Protein Purification - Precipitation and Differential Solubilization

Precipitation and Differential Solubilization

In bulk protein purification, a common first step to isolate proteins is precipitation with ammonium sulfate (NH₄)₂SO₄. This is performed by adding increasing amounts of ammonium sulfate and collecting the different fractions of precipitate protein. Ammonium sulphate can be removed by dialysis.The hydrophobic groups on the proteins gets exposed to the atmosphere and it attracts other protein hydrophobic groups and gets aggregated. Protein precipitated will be large enough to be visible. One advantage of this method is that it can be performed inexpensively with very large volumes.

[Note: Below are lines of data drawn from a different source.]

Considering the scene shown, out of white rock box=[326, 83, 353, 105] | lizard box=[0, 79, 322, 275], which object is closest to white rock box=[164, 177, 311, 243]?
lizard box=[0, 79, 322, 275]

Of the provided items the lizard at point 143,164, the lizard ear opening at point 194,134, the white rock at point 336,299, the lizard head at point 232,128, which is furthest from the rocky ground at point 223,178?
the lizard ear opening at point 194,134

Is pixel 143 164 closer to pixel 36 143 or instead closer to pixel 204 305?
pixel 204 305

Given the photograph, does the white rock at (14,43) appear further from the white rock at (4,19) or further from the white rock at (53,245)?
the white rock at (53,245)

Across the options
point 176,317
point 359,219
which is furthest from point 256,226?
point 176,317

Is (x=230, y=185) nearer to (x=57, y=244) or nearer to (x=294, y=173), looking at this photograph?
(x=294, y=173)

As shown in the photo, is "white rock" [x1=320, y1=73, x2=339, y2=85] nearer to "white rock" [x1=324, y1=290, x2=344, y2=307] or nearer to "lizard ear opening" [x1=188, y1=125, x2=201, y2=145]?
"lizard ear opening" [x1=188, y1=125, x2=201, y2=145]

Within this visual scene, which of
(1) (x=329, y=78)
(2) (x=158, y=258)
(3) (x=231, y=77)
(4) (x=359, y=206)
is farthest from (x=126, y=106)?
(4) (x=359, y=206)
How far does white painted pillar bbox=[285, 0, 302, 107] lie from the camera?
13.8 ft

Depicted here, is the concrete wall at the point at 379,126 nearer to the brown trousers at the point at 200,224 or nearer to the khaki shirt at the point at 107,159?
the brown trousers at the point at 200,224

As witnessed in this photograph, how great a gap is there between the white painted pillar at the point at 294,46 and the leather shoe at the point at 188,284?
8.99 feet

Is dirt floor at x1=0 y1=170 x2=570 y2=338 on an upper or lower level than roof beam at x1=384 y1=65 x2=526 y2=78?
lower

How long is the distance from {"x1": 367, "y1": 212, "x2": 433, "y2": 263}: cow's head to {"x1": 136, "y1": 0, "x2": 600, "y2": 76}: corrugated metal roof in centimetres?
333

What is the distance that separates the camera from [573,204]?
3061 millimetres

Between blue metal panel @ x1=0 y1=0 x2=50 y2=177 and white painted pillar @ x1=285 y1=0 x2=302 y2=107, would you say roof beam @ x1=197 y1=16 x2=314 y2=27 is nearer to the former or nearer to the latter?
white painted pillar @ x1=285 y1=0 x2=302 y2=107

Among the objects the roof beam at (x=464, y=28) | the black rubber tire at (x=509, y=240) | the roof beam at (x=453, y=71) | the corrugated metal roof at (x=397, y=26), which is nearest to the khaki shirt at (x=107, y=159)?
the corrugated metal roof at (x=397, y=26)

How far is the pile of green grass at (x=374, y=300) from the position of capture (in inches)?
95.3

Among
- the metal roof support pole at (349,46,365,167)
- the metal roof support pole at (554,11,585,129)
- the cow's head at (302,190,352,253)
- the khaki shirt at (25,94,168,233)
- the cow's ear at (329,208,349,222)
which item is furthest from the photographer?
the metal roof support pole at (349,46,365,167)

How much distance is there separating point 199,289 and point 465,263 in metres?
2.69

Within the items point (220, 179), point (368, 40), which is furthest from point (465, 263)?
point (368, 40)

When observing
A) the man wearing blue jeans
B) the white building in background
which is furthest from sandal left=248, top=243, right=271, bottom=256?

The first proteins to be purified are water-soluble proteins. Purification of integral membrane proteins requires disruption of the cell membrane in order to isolate any one particular protein from others that are in the same membrane compartment. Sometimes a particular membrane fraction can be isolated first, such as isolating mitochondria from cells before purifying a protein located in a mitochondrial membrane. A detergent such as sodium dodecyl sulfate (SDS) can be used to dissolve cell membranes and keep membrane proteins in solution during purification; however, because SDS causes denaturation, milder detergents such as Triton X-100 or CHAPS can be used to retain the protein's native conformation during complete purification.